ANALISIS PENGARUH ATAU EFEKTIFITAS PENGALOKASIAN ANGGARAN BELANJA PEMBANGUNAN TERSEBUT TERHADAP LAJU PERTUMBUHAN EKONOMI KABUPATEN TANGERANG


BAB II
TINJAUAN PUSTAKA DAN ALAT ANALISIS


2.1 Tinjauan Pustaka
Penelitian tentang retribusi daerah telah banyak dilakukan dengan tujuan untuk memperoleh hasil berupa peningkatan penerimaan, sehingga ketergantungan pemerintah daerah terhadap pemerintah pusat dapat dikurangi. Penelitian yang dilakukan oleh Mc Queen (1998) secara langsung tidak berhubungan dengan suatu jenis retribusi daerah tertentu tetapi biaya pengguna (user fees) adalah komponen penting basis pendapatan kota yang akan memerlukan perhatian penting pada pembuatan kebijakan di masa yang akan datang, sehingga ditawarkan model kebijakan yang sesuai untuk menilai biaya pengguna yang ada dan mempertimbangkan yang baru. Dalam membuat model ini banyak sisi topik biaya pengguna ini memerlukan kajian rinci yaitu rencana komunikasi untuk melaksanakan kebijakan dan perubahan biaya pengguna, pengembangan sistem manajeman kinerja yang mengikat tiap kinerja manajer dengan layanan yang ditutup dengan biaya pengguna, model akunting biaya khusus bisa dikembangkan untuk menyediakan biaya yang lebih akurat dan terkait dengan layanan ,dan terakhir batasan (bencmark) dengan kota lain dan perusahaan swasta yang dapat membantu dalam menilai kinerja layanan.

Penelitian lain yang dilakukan oleh Downing (1992) pada pemerintahan kotapraja di Amerika Serikat tentang potensi pendapatan beban pemakai (user charges) dalam pembiayaan kotapraja. Hasil penelitiannya bahwa masa depan pada beban pemakai di berbagai kota dapat berkembang secara substansial. Estimasi potensi pendapatan beban pemakai dalam pembiayaan kota praja melalui beberapa pendekatan yaitu pengalaman pembayar, biaya marjinal dan pendekatan eksternalitas, beban efesiensi dan ekternalitas . Alternatif pada pendekatan pengalaman pembayar adalah pendekatan yang didasarkan pada efisiensi ekonomi yang memuat dua komponen yaitu biaya marjinal dan eksternalitas. Pendekatan biaya marjinal tidak digunakan dalam pembiayaan kota, tetapi pendekatan tipikal yaitu mengkalkulasi total pengeluaran untuk memberikan pelayanan dan selanjutnya menentukan rata-rata dari biaya saku dan biasanya biaya ini ditetapkan sebagai beban pemakai. Dengan demikian pengalaman tipikal mengabaikan seberapa biaya yang “tersembunyi” seperti biaya modal yang dilahirkan.

BARIS TERSIMPAN
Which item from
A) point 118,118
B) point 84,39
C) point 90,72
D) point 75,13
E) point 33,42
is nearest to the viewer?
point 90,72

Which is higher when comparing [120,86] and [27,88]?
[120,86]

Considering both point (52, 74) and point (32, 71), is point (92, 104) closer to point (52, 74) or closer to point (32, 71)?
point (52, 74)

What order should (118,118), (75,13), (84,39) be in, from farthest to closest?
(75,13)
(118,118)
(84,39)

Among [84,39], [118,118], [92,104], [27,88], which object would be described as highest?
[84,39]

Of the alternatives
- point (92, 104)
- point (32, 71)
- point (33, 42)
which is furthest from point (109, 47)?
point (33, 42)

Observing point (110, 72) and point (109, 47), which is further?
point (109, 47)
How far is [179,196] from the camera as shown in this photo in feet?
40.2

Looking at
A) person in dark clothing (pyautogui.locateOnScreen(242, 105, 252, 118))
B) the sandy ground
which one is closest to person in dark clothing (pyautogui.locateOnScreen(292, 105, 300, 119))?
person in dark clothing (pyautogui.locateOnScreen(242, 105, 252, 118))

KUMPULAN LATIHAN
A - Tentukan apakah setiap pernyataan berikut sesuai dengan kutipan tinjauan pustaka, lalu jawab ya atau tidak disertai kata-kata penentunya yang dikutip persis dari kutipan itu: (i) Penelitian Downing (1992) dilakukan pada pemerintahan kotapraja di Amerika Serikat. (ii) Pendekatan biaya marjinal digunakan dalam pembiayaan kota. (iii) Penelitian Mc Queen (1998) secara langsung membahas satu jenis retribusi daerah tertentu.
B - Menurut kutipan tinjauan pustaka, apa saja dua komponen yang dimuat oleh pendekatan yang didasarkan pada efisiensi ekonomi?
C - Teruskan kutipan tinjauan pustaka itu, dimulai tepat setelah kalimat terakhirnya.
Baris-baris data sama sekali tidak dipakai di sini.

KUNCI JAWABAN
A -
(i) Ya: "Penelitian lain yang dilakukan oleh Downing (1992) pada pemerintahan kotapraja di Amerika Serikat"
(ii) Tidak: "Pendekatan biaya marjinal tidak digunakan dalam pembiayaan kota"
(iii) Tidak: "secara langsung tidak berhubungan dengan suatu jenis retribusi daerah tertentu"

B - Biaya marjinal dan eksternalitas.

C -
Ada beberapa pengertian tentang retribusi , menurut Sproule-jones dan White (1998) bahwa retribusi (user fees) adalah semua biaya yang dikenakan pada semua individu untuk penggunaan layanan yang memberikan manfaat langsung kepada mereka. User fees bisa dianggap sebagai pajak konsumsi, dan bukan harga layanan yang diberikan. Dasar pendapat mereka adalah biaya pengguna berupaya menutup biaya operasi saja , umumnya dihitung berdasarkan penentuan biaya harga rata-rata dan cenderung tidak diterapkan pada pendapatan untuk program dan fasilitas yang diberikan, tetapi pemerintah kota saat ini tengah mempertimbangkan biaya tak langsung dan alokasi pemindahan modal saat membuat penentuan harga. Selain itu sebagian besar sistem akunting pemerintah kota melaporkan pendapatan dari biaya pengguna (user fees) sebagai pengembalian langsung kepada program atau layanan yang diberikan ( lihat Mc Queen,1998 :7).

Menurut Soedargo (1995), retribusi adalah suatu pungutan sebagai pembayaran untuk jasa yang oleh negara secara langsung diberikan kepada yang berkepentingan. Atau menurut Munawir (1995), retribusi adalah iuran kepada pemerintah yang dapat dipaksakan dan jasa balik secara langsung dapat ditunjukan . Paksaan ini bersifat ekonomis karena siapa saja yang tidak merasakan jasa balik dari pemerintah, tidak dikenakan iuran itu ( lihat Harits, 1995 :84).

Menurut Davey (1988:30) retribusi adalah pungutan yang dibayar langsung oleh mereka yang menikmati suatu pelayanan ,dan biasanya dimaksudkan untuk menutup seluruh atau sebagian dari biaya pelayanan. Perbedaan di dalam tingkat penyediaan, penerimaan relatif, kemudahan pemungutan dan kebutuhan untuk menguji atau mendisiplinkan konsumen utama seluruhnya merupakan sifat atau tradisi suatu alat pemerataan, retribusi dibentuk untuk tujuan-tujuan ini di mana untuk ini ada keinginan politis dan tidak ada alternatif fiskal yang cocok.

Davey (1988:148-153) mengatakan bahwa retribusi di dalamnya mengandung berbagai penilaian.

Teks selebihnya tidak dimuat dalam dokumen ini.